(Stored records)
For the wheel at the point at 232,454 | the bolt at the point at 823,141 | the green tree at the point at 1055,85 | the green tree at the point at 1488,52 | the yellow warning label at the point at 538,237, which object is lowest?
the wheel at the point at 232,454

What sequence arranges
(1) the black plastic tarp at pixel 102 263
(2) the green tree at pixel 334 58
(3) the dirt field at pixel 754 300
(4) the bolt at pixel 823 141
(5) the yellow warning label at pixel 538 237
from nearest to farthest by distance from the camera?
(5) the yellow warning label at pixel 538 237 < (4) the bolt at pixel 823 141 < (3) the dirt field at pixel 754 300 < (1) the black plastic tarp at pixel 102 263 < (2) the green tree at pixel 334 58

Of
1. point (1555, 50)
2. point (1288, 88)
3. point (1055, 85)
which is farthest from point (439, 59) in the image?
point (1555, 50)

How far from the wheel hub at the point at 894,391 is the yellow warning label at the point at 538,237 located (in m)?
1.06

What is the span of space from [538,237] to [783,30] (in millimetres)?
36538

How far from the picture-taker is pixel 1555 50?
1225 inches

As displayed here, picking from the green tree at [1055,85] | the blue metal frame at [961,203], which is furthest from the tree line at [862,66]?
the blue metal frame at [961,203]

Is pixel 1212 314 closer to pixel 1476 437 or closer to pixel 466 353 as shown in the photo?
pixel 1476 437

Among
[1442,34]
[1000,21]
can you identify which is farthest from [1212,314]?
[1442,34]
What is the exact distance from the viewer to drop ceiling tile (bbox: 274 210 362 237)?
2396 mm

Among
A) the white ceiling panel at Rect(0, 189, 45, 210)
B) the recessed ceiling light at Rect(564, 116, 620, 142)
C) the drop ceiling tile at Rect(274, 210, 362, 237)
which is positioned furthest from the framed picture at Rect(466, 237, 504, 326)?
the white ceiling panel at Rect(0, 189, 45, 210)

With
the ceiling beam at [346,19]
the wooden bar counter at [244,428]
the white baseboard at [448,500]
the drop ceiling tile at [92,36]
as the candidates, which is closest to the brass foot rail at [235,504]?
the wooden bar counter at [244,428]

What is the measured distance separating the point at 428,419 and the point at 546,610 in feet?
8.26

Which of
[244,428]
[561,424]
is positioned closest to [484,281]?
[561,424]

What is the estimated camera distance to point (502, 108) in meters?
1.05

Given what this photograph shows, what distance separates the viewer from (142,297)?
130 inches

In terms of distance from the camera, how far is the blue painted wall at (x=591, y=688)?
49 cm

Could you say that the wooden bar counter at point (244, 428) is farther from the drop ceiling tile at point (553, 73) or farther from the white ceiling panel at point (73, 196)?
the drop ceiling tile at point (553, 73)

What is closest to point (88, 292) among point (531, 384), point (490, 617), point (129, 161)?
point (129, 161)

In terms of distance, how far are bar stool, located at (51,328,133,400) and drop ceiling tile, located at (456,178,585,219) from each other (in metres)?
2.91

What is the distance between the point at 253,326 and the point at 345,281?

#### [DIRECTIONS]
Each line in the material above must be retyped without alteration.

#### [EXPECTED ANSWER]
For the wheel at the point at 232,454 | the bolt at the point at 823,141 | the green tree at the point at 1055,85 | the green tree at the point at 1488,52 | the yellow warning label at the point at 538,237, which object is lowest?
the wheel at the point at 232,454

What sequence arranges
(1) the black plastic tarp at pixel 102 263
(2) the green tree at pixel 334 58
(3) the dirt field at pixel 754 300
(4) the bolt at pixel 823 141
(5) the yellow warning label at pixel 538 237
from nearest to farthest by distance from the camera?
(5) the yellow warning label at pixel 538 237 < (4) the bolt at pixel 823 141 < (3) the dirt field at pixel 754 300 < (1) the black plastic tarp at pixel 102 263 < (2) the green tree at pixel 334 58

Of
1. point (1555, 50)
2. point (1288, 88)
3. point (1055, 85)
which is farthest from point (439, 59) in the image?
point (1555, 50)

How far from the wheel hub at the point at 894,391 is the yellow warning label at the point at 538,237 located (in m)?
1.06

What is the span of space from [538,237] to [783,30] (in millimetres)?
36538

How far from the picture-taker is pixel 1555 50?
1225 inches

As displayed here, picking from the green tree at [1055,85] | the blue metal frame at [961,203], which is furthest from the tree line at [862,66]?
the blue metal frame at [961,203]

Is pixel 1212 314 closer to pixel 1476 437 or closer to pixel 466 353 as shown in the photo?
pixel 1476 437

Among
[1442,34]
[1000,21]
can you identify which is farthest from [1212,314]?
[1442,34]
What is the exact distance from the viewer to drop ceiling tile (bbox: 274 210 362 237)?
2396 mm

Among
A) the white ceiling panel at Rect(0, 189, 45, 210)
B) the recessed ceiling light at Rect(564, 116, 620, 142)
C) the drop ceiling tile at Rect(274, 210, 362, 237)
which is positioned furthest from the framed picture at Rect(466, 237, 504, 326)?
the white ceiling panel at Rect(0, 189, 45, 210)

With
the ceiling beam at [346,19]
the wooden bar counter at [244,428]
the white baseboard at [448,500]
the drop ceiling tile at [92,36]
as the candidates, which is closest to the brass foot rail at [235,504]?
the wooden bar counter at [244,428]

What is the measured distance separating the point at 428,419 and the point at 546,610 in feet?
8.26

Which of
[244,428]
[561,424]
is positioned closest to [484,281]?
[561,424]

What is the estimated camera distance to point (502, 108) in meters?
1.05

Given what this photograph shows, what distance separates the viewer from (142,297)?
130 inches

In terms of distance from the camera, how far is the blue painted wall at (x=591, y=688)?
49 cm

Could you say that the wooden bar counter at point (244, 428) is farther from the drop ceiling tile at point (553, 73) or farther from the white ceiling panel at point (73, 196)?
the drop ceiling tile at point (553, 73)

What is closest to point (88, 292) among point (531, 384), point (490, 617), point (129, 161)?
point (129, 161)

In terms of distance, how far are bar stool, located at (51,328,133,400) and drop ceiling tile, located at (456,178,585,219) from each other (in metres)?
2.91

What is the distance between the point at 253,326 and the point at 345,281?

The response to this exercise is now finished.